In December 2005, when I was arrested for having an invalid train pass, I was forced to remove my hijab in front of male deputies at the West Valley Detention Center. I felt completely naked. I honestly cannot imagine feeling more humiliated even if they had forced me to remove all of my clothing. What I mean to say is that, for me, wearing clothes without my hijab is just as meaningless as wearing a hijab without any clothes on — either way, I feel exposed. When the officers compelled me to remove my hijab, it was as if they forced me to remove all of my clothing because of the level of indignation I experienced. No woman should have to experience this even if she has been arrested.

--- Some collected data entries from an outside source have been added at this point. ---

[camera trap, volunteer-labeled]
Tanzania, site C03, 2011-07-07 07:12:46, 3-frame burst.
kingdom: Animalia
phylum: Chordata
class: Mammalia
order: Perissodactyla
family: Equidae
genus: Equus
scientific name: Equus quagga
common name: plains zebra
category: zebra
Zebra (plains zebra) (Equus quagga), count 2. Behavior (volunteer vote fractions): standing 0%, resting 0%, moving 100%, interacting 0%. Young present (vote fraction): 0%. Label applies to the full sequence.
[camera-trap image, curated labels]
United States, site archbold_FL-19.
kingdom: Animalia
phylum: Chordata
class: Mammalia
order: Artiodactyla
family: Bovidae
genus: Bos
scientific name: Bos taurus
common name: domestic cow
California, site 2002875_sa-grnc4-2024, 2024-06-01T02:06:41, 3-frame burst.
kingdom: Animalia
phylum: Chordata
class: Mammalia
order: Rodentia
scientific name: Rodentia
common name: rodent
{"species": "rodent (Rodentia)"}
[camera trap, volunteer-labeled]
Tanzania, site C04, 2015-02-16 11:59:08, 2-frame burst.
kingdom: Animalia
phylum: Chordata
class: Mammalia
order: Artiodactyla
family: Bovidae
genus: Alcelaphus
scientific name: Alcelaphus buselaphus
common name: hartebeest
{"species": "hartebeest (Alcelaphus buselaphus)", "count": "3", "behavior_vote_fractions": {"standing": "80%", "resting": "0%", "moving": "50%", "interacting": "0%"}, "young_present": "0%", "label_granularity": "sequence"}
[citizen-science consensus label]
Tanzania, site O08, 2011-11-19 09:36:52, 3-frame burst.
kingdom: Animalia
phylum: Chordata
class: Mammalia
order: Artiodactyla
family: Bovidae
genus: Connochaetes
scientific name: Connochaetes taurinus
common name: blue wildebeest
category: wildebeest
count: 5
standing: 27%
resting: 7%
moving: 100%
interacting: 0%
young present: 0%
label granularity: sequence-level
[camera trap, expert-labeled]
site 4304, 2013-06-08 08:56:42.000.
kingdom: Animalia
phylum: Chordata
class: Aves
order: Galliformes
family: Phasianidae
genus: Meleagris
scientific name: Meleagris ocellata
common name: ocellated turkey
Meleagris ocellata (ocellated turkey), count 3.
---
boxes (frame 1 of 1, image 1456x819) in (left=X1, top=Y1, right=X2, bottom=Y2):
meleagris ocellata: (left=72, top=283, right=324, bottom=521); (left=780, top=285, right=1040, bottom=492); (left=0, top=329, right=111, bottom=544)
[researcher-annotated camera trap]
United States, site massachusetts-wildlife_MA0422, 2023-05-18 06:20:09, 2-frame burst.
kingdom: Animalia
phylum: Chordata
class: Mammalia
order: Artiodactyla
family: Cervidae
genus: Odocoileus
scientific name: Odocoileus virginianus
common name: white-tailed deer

In this country, we are supposedly free to practice our religion, and we do not check our federally protected rights at the jailhouse door. Or better said, we should not be forced to relinquish those rights, especially when that right can be so easily protected by having certain policies in place. When I told the deputy that I could not take off my hijab, there should have been a policy that would allow her to check my hair in private. At the airport, I am always taken into a private room or behind a curtain, where 2 or 3 female TSA agents have me unpin my hijab, they check my hair, and I put my hijab back on. But because there was no such policy in place at the jail, I was forced to remain uncovered for approximately 12 hours and to be seen uncovered by male deputies. During this time I was also hyper-aware of the presence of male voices in my proximity, and felt utterly vulnerable.
Once I became aware that my rights had been violated, I did not have any other choice but to seek justice for the wrong that was done; I had to do it for myself and for every other woman who has ever and will ever be put in that unnecessary situation. I am just so thankful that the ACLU was able to take the case and fight to safeguard the religious rights of women. As a result, San Bernardino County will implement new policies that protect women’s rights, and I hope that all jurisdictions will follow this example.